Quoted text →
# Forex Trading



## crashy (6 January 2005)

why trade stocks AT ALL?

forex is much better:

- 24 hour market
- greater volatility
- no costs
- tighter spreads
- better liquidity
- T/A works better
- better trends
- no scams
- better breakouts
- no research required
- no emotional attachment to what you trade
- better leverage
- can trade as little as $1 a pip
- and more

I started trading forex a month ago, and took 1450 pips in my first 3 weeks....pity it was only $1 a pip.....now I trade $2-$3 a pip, when Im convinced I 'dont suck' at that I will move up to $5.

I have never been able to daytrade with success before. I find FX moves are easy to trade. Set a buy order 3 pips above resistance, wait for breakout. Resistance and support are very reliable. Often its a 100 pip move. Trendline breaks work especially well, as do Fibb levels. And none of these are _lagging_ indicators.

Central banks force trends. They buy when a trigger price is hit, and dont stop buying until another is hit. Their 'curbs' create fantastic trading channels. Central banks dont use a moving average, CCI or any other dodgy lagging indicator, so why should an FX trader?

well I post my trades on #t2w-forex chatroom on the othernet server if you want to join in......


----------



## wayneL (6 January 2005)

*Re: FOREX*

Crashy as you move up in size, consider currency futures.

The tighter spreads and cheap brokerage thru IB or similer will reduce your costs.

Downsides are: 
1/ 1 contract = USD$12.50 a tick (ticks in futures) so less flexible than forex... 

2/ only USD/EURO USD/YEN are liquid enough to daytrade without slippage.

3/ best timeframe is late at night Oz time

But I tend to agree that forex would be a lot more fun than Aussie stocks.

I daytrade USD/EURO plus a small selection of US stocks.

Cheers and the best of luck.


----------



## DTM (6 January 2005)

*Re: FOREX*

Hi Wayne, Crashy

Where would I be able to learn more about FX.  Do you have any suggestions?

Any little bit of advice would help me greatly.

Regards

Daniel


----------



## positivecashflow (6 January 2005)

*Re: FOREX*

http://www.forex.com/ is a good site for basics.


----------



## crashy (6 January 2005)

*Re: FOREX*

there is a lot about FX to learn, but if you have T/A sorted out thats 95% of it. Basicly just dont be in a position when news is about to come out, set tight stops and wait for good setups and you should be fine.

Data records →
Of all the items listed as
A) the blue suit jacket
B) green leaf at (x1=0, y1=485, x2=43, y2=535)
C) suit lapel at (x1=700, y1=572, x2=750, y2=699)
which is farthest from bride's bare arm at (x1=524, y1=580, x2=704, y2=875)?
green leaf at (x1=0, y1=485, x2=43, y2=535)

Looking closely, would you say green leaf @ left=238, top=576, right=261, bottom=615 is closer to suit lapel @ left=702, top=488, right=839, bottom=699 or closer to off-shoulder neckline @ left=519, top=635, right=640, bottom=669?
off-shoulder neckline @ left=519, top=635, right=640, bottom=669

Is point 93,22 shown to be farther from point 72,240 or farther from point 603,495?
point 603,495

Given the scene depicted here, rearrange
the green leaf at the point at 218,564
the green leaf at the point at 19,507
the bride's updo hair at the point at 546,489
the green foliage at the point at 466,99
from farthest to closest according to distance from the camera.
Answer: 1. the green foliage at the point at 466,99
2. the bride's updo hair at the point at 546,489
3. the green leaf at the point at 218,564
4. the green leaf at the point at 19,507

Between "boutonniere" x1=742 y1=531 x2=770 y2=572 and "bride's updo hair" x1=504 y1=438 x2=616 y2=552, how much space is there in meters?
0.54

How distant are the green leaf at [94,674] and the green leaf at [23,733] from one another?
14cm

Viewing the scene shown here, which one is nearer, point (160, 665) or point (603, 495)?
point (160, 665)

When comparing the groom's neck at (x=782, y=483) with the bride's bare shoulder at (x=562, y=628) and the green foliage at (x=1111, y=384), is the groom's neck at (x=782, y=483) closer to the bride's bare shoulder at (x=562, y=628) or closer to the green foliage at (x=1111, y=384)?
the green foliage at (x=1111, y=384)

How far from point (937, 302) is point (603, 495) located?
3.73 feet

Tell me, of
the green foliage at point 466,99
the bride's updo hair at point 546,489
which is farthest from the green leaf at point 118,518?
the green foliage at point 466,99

Instructions for the task →
Output the part of the forex thread that opens with the words containing "Where would I" and closes with "positivecashflow (6 January 2005)", without changing anything. The listing above is separate from the forex thread.

The result →
Where would I be able to learn more about FX.  Do you have any suggestions?

Any little bit of advice would help me greatly.

Regards

Daniel


----------



## positivecashflow (6 January 2005)